== Il tuo compito ==
In base al brano sul Russiagate, spiega perché Flynn perse il posto per il quale era stato scelto.
┌─ Brano fornito
La vicenda Russiagate è stata presentata come una serie di ipotesi e supposizioni sin dall’inizio. Lo scandalo ora in realtà coinvolge anche alcune attività legate ai Clinton. È divenuta sempre più probabile anche la versione che raccontava il Russiagate come un complotto ordito ai danni di Trump, outsider assoluto delle scorse presidenziali.

Ma cos’è realmente successo e quali potrebbero essere le sue conseguenze?

Russiagate: l’inizio

Le elezioni dello scorso novembre sono state tra le più entusiasmanti. Donald Trump, outsider assoluto, alla fine è riuscito a trionfare sulla favorita Hillary Clinton. La campagna elettorale però è stata condita più volte da colpi di scena e colpi bassi. Trump dal canto suo si è portato dietro la nomea di candidato supportato dalla Russia di Vladmir Putin, ipotesi del tutto da chiarire. In questo turbinio di avvenimenti e sospetti, l’FBI decide, all’inizio del 2017, di avviare un indagine per chiarire cos’è successo.

Russiagate: l’indagine dell’FBI

Il primo guizzo da scandalo arriva nel marzo 2016 quando Trump, nomina Paul Manfort manager della campagna elettorale e Carter Page come consulente. Entrambi vengono accostati alla Russia. In seguito nell’agosto 2016 Manfort, sarà licenziato da Trump. Durante l’inchiesta di Mueller si è scoperto però che i legami di Manafort con la Russia risalivano al 2014 e coinvolgevano i fratelli John e Tony Podesta. Il primo dei due è il plenipotenziario dei Clinton, infatti era il capo della campagna elettorale della Clinton e fu lui a parlare nelle veci della Clinton la notte delle elezioni.

Gli sviluppi della vicenda: il ruolo di Flynn

È proprio Micheal Flynn ad accendere la miccia dello scandalo, il quale, nel corso di un colloquio con il vicepresidente Mike Pence omette di dichiarare di aver discusso, assieme all’ambasciatore russo Sergey Kislyak, delle sanzioni inflitte a Mosca. Una omissione che costa a Flynn il posto per il quale era stato scelto.
└─
┌─ Dati estratti
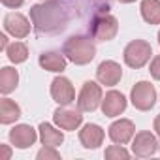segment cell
<instances>
[{
    "instance_id": "obj_1",
    "label": "cell",
    "mask_w": 160,
    "mask_h": 160,
    "mask_svg": "<svg viewBox=\"0 0 160 160\" xmlns=\"http://www.w3.org/2000/svg\"><path fill=\"white\" fill-rule=\"evenodd\" d=\"M30 21L36 32L40 34H55L66 28L68 13L58 2H43L30 8Z\"/></svg>"
},
{
    "instance_id": "obj_2",
    "label": "cell",
    "mask_w": 160,
    "mask_h": 160,
    "mask_svg": "<svg viewBox=\"0 0 160 160\" xmlns=\"http://www.w3.org/2000/svg\"><path fill=\"white\" fill-rule=\"evenodd\" d=\"M94 42L96 40L92 36H70L64 42L62 53L70 62H73L77 66L89 64L96 57V43Z\"/></svg>"
},
{
    "instance_id": "obj_3",
    "label": "cell",
    "mask_w": 160,
    "mask_h": 160,
    "mask_svg": "<svg viewBox=\"0 0 160 160\" xmlns=\"http://www.w3.org/2000/svg\"><path fill=\"white\" fill-rule=\"evenodd\" d=\"M89 32L96 42H111L119 32V21L109 13H100L91 19Z\"/></svg>"
},
{
    "instance_id": "obj_4",
    "label": "cell",
    "mask_w": 160,
    "mask_h": 160,
    "mask_svg": "<svg viewBox=\"0 0 160 160\" xmlns=\"http://www.w3.org/2000/svg\"><path fill=\"white\" fill-rule=\"evenodd\" d=\"M151 55H152V47L145 40H132L122 51V58H124L126 66L136 68V70L143 68L151 60Z\"/></svg>"
},
{
    "instance_id": "obj_5",
    "label": "cell",
    "mask_w": 160,
    "mask_h": 160,
    "mask_svg": "<svg viewBox=\"0 0 160 160\" xmlns=\"http://www.w3.org/2000/svg\"><path fill=\"white\" fill-rule=\"evenodd\" d=\"M130 100H132V106L136 109H139V111L152 109L154 104H156V89H154V85H151V81H138L132 87Z\"/></svg>"
},
{
    "instance_id": "obj_6",
    "label": "cell",
    "mask_w": 160,
    "mask_h": 160,
    "mask_svg": "<svg viewBox=\"0 0 160 160\" xmlns=\"http://www.w3.org/2000/svg\"><path fill=\"white\" fill-rule=\"evenodd\" d=\"M102 100H104L102 87L96 81H85L81 91H79V96H77V108L81 111L91 113L102 106Z\"/></svg>"
},
{
    "instance_id": "obj_7",
    "label": "cell",
    "mask_w": 160,
    "mask_h": 160,
    "mask_svg": "<svg viewBox=\"0 0 160 160\" xmlns=\"http://www.w3.org/2000/svg\"><path fill=\"white\" fill-rule=\"evenodd\" d=\"M83 111L81 109H75V108H68V106H58L55 111H53V122L62 128V130H77L83 122Z\"/></svg>"
},
{
    "instance_id": "obj_8",
    "label": "cell",
    "mask_w": 160,
    "mask_h": 160,
    "mask_svg": "<svg viewBox=\"0 0 160 160\" xmlns=\"http://www.w3.org/2000/svg\"><path fill=\"white\" fill-rule=\"evenodd\" d=\"M51 96L58 106H70L75 100V89L68 77H55L51 81Z\"/></svg>"
},
{
    "instance_id": "obj_9",
    "label": "cell",
    "mask_w": 160,
    "mask_h": 160,
    "mask_svg": "<svg viewBox=\"0 0 160 160\" xmlns=\"http://www.w3.org/2000/svg\"><path fill=\"white\" fill-rule=\"evenodd\" d=\"M156 151H158V141H156L154 134H151L147 130H141L132 138V152L136 156L147 158V156H152Z\"/></svg>"
},
{
    "instance_id": "obj_10",
    "label": "cell",
    "mask_w": 160,
    "mask_h": 160,
    "mask_svg": "<svg viewBox=\"0 0 160 160\" xmlns=\"http://www.w3.org/2000/svg\"><path fill=\"white\" fill-rule=\"evenodd\" d=\"M30 21L23 15V13H17V12H12L4 17V30L8 34H12L13 38L17 40H23L30 34Z\"/></svg>"
},
{
    "instance_id": "obj_11",
    "label": "cell",
    "mask_w": 160,
    "mask_h": 160,
    "mask_svg": "<svg viewBox=\"0 0 160 160\" xmlns=\"http://www.w3.org/2000/svg\"><path fill=\"white\" fill-rule=\"evenodd\" d=\"M121 77H122V68L115 60H104L96 68V79H98L100 85L113 87L121 81Z\"/></svg>"
},
{
    "instance_id": "obj_12",
    "label": "cell",
    "mask_w": 160,
    "mask_h": 160,
    "mask_svg": "<svg viewBox=\"0 0 160 160\" xmlns=\"http://www.w3.org/2000/svg\"><path fill=\"white\" fill-rule=\"evenodd\" d=\"M8 138H10V141H12L13 147H17V149H28V147H32L36 143L38 134H36V130L30 124H15L10 130Z\"/></svg>"
},
{
    "instance_id": "obj_13",
    "label": "cell",
    "mask_w": 160,
    "mask_h": 160,
    "mask_svg": "<svg viewBox=\"0 0 160 160\" xmlns=\"http://www.w3.org/2000/svg\"><path fill=\"white\" fill-rule=\"evenodd\" d=\"M108 134H109L113 143L126 145L136 136V126H134V122L130 119H119V121L111 122V126L108 128Z\"/></svg>"
},
{
    "instance_id": "obj_14",
    "label": "cell",
    "mask_w": 160,
    "mask_h": 160,
    "mask_svg": "<svg viewBox=\"0 0 160 160\" xmlns=\"http://www.w3.org/2000/svg\"><path fill=\"white\" fill-rule=\"evenodd\" d=\"M126 96L119 91H109L106 92L104 100H102V113L106 117H119L124 109H126Z\"/></svg>"
},
{
    "instance_id": "obj_15",
    "label": "cell",
    "mask_w": 160,
    "mask_h": 160,
    "mask_svg": "<svg viewBox=\"0 0 160 160\" xmlns=\"http://www.w3.org/2000/svg\"><path fill=\"white\" fill-rule=\"evenodd\" d=\"M104 138H106L104 128L94 122H89L79 130V141L85 149H98L104 143Z\"/></svg>"
},
{
    "instance_id": "obj_16",
    "label": "cell",
    "mask_w": 160,
    "mask_h": 160,
    "mask_svg": "<svg viewBox=\"0 0 160 160\" xmlns=\"http://www.w3.org/2000/svg\"><path fill=\"white\" fill-rule=\"evenodd\" d=\"M40 66L47 72H55V73H62L66 70V57L64 53H58V51H47V53H42L40 58H38Z\"/></svg>"
},
{
    "instance_id": "obj_17",
    "label": "cell",
    "mask_w": 160,
    "mask_h": 160,
    "mask_svg": "<svg viewBox=\"0 0 160 160\" xmlns=\"http://www.w3.org/2000/svg\"><path fill=\"white\" fill-rule=\"evenodd\" d=\"M38 132H40V141L42 145H49V147H58L62 145L64 141V134H62V128L57 130L53 124L49 122H42L38 126Z\"/></svg>"
},
{
    "instance_id": "obj_18",
    "label": "cell",
    "mask_w": 160,
    "mask_h": 160,
    "mask_svg": "<svg viewBox=\"0 0 160 160\" xmlns=\"http://www.w3.org/2000/svg\"><path fill=\"white\" fill-rule=\"evenodd\" d=\"M19 85V72L12 66H4L0 70V92L4 96L13 92Z\"/></svg>"
},
{
    "instance_id": "obj_19",
    "label": "cell",
    "mask_w": 160,
    "mask_h": 160,
    "mask_svg": "<svg viewBox=\"0 0 160 160\" xmlns=\"http://www.w3.org/2000/svg\"><path fill=\"white\" fill-rule=\"evenodd\" d=\"M21 117V108L10 100V98H2L0 100V122L2 124H12Z\"/></svg>"
},
{
    "instance_id": "obj_20",
    "label": "cell",
    "mask_w": 160,
    "mask_h": 160,
    "mask_svg": "<svg viewBox=\"0 0 160 160\" xmlns=\"http://www.w3.org/2000/svg\"><path fill=\"white\" fill-rule=\"evenodd\" d=\"M141 17L149 25H160V0H141Z\"/></svg>"
},
{
    "instance_id": "obj_21",
    "label": "cell",
    "mask_w": 160,
    "mask_h": 160,
    "mask_svg": "<svg viewBox=\"0 0 160 160\" xmlns=\"http://www.w3.org/2000/svg\"><path fill=\"white\" fill-rule=\"evenodd\" d=\"M6 55H8L10 62H13V64H21V62H25V60L28 58V47H27L23 42H13V43L8 45Z\"/></svg>"
},
{
    "instance_id": "obj_22",
    "label": "cell",
    "mask_w": 160,
    "mask_h": 160,
    "mask_svg": "<svg viewBox=\"0 0 160 160\" xmlns=\"http://www.w3.org/2000/svg\"><path fill=\"white\" fill-rule=\"evenodd\" d=\"M104 154H106L108 160H121V158L126 160V158H130V152H128L122 145H119V143H117V145H109Z\"/></svg>"
},
{
    "instance_id": "obj_23",
    "label": "cell",
    "mask_w": 160,
    "mask_h": 160,
    "mask_svg": "<svg viewBox=\"0 0 160 160\" xmlns=\"http://www.w3.org/2000/svg\"><path fill=\"white\" fill-rule=\"evenodd\" d=\"M36 158H38V160H60V154L57 152V147L43 145V149H40V151H38Z\"/></svg>"
},
{
    "instance_id": "obj_24",
    "label": "cell",
    "mask_w": 160,
    "mask_h": 160,
    "mask_svg": "<svg viewBox=\"0 0 160 160\" xmlns=\"http://www.w3.org/2000/svg\"><path fill=\"white\" fill-rule=\"evenodd\" d=\"M149 72H151L152 79L160 81V55L152 57V60H151V66H149Z\"/></svg>"
},
{
    "instance_id": "obj_25",
    "label": "cell",
    "mask_w": 160,
    "mask_h": 160,
    "mask_svg": "<svg viewBox=\"0 0 160 160\" xmlns=\"http://www.w3.org/2000/svg\"><path fill=\"white\" fill-rule=\"evenodd\" d=\"M6 8H12V10H17V8H21L23 4H25V0H0Z\"/></svg>"
},
{
    "instance_id": "obj_26",
    "label": "cell",
    "mask_w": 160,
    "mask_h": 160,
    "mask_svg": "<svg viewBox=\"0 0 160 160\" xmlns=\"http://www.w3.org/2000/svg\"><path fill=\"white\" fill-rule=\"evenodd\" d=\"M152 128H154V134L160 138V113L154 117V122H152Z\"/></svg>"
},
{
    "instance_id": "obj_27",
    "label": "cell",
    "mask_w": 160,
    "mask_h": 160,
    "mask_svg": "<svg viewBox=\"0 0 160 160\" xmlns=\"http://www.w3.org/2000/svg\"><path fill=\"white\" fill-rule=\"evenodd\" d=\"M0 43H2V49H4V51L8 49V38H6V34L0 36Z\"/></svg>"
},
{
    "instance_id": "obj_28",
    "label": "cell",
    "mask_w": 160,
    "mask_h": 160,
    "mask_svg": "<svg viewBox=\"0 0 160 160\" xmlns=\"http://www.w3.org/2000/svg\"><path fill=\"white\" fill-rule=\"evenodd\" d=\"M2 149H4V158H10V149L6 145H2Z\"/></svg>"
},
{
    "instance_id": "obj_29",
    "label": "cell",
    "mask_w": 160,
    "mask_h": 160,
    "mask_svg": "<svg viewBox=\"0 0 160 160\" xmlns=\"http://www.w3.org/2000/svg\"><path fill=\"white\" fill-rule=\"evenodd\" d=\"M121 4H132V2H136V0H119Z\"/></svg>"
},
{
    "instance_id": "obj_30",
    "label": "cell",
    "mask_w": 160,
    "mask_h": 160,
    "mask_svg": "<svg viewBox=\"0 0 160 160\" xmlns=\"http://www.w3.org/2000/svg\"><path fill=\"white\" fill-rule=\"evenodd\" d=\"M158 45H160V30H158Z\"/></svg>"
},
{
    "instance_id": "obj_31",
    "label": "cell",
    "mask_w": 160,
    "mask_h": 160,
    "mask_svg": "<svg viewBox=\"0 0 160 160\" xmlns=\"http://www.w3.org/2000/svg\"><path fill=\"white\" fill-rule=\"evenodd\" d=\"M158 151H160V143H158Z\"/></svg>"
}]
</instances>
└─
== Soluzione dell'esercizio ==
Flynn perse il posto a causa di un'omissione. Durante un colloquio con il vicepresidente Mike Pence non dichiarò di aver discusso con l'ambasciatore russo Sergey Kislyak delle sanzioni inflitte a Mosca.